Should India be able to decouple itself from US Subprime Impact?

Thursday, December 20, 2007

Where is the US strong Dollar Policy?

On the global currency frontier, continued weakening of the US dollar against the major traded currencies like euro, pound, Canadian dollar and the yen has been creating much debate among currency strategists whether to let the US dollar find its own ground or to mediate. Analysts, according to Bloomberg, also have a view that if the ‘Greenback’ is allowed to fall too rapidly then investors would dumb the dollar backed assets. In-fact the dollar has depreciated much to the extent of 10% against some currencies i.e., the euro and the Indian Rupee, as recently noted by Asia-Pacific Head, Mark Mathews of Merrill Lynch. The emerging market currencies also appreciated considerably on account of huge capital inflows and the rise in demand for their domestic assets and currencies from overseas investors. With the ever increasing importance of Renminbi (Yuan) as a major Asian currency, the US dollar seems to have been taking a back seat.
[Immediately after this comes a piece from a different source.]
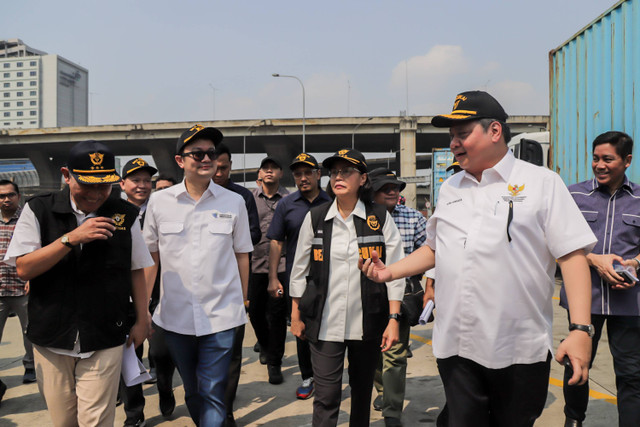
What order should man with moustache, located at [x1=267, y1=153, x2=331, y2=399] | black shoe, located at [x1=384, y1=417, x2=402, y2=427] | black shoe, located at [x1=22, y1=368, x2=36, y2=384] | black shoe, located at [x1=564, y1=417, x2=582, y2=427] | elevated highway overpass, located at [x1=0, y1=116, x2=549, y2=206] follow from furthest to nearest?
elevated highway overpass, located at [x1=0, y1=116, x2=549, y2=206], black shoe, located at [x1=22, y1=368, x2=36, y2=384], man with moustache, located at [x1=267, y1=153, x2=331, y2=399], black shoe, located at [x1=384, y1=417, x2=402, y2=427], black shoe, located at [x1=564, y1=417, x2=582, y2=427]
The Japanese Yen's appreciation against the US$ (trading at 113.10/$) has seen unwinding of the carry trades, where one usually borrow cheap and invest in higher yielding assets. China is contemplating that the continued fall of the US dollar is eroding their asset holding valuations in the US, and are now being highly pressurized to devalue the Yuan, which has gained around 12% against the dollar since it got unpegged, thus creating a huge trade deficit with the US. According to China, US should manage its own 'house' rather than sniffing on the Chinese kitchen'. China has also questioned about the unsustaining US strong dollar policy, and about the continued fall in dollar that is causing oil price and commodity price rise.


It seems that the $ is loosing its glare since it's continued fall, as the Euro has been favored as an alternative in the international forex/import-export market, since more traders seems to be moving to Euro as their currency of choice. And on the same frontier, the US has nearly failed in her strong dollar policy, according to global anlaysts and reports published in Bloomberg and others. However, currency strategists have a view that since the US is still the largest market for investments, operating business and the biggest export market for the emerging economies, this is a short term depreciation as dollar may roll back once the financial markets become more stable.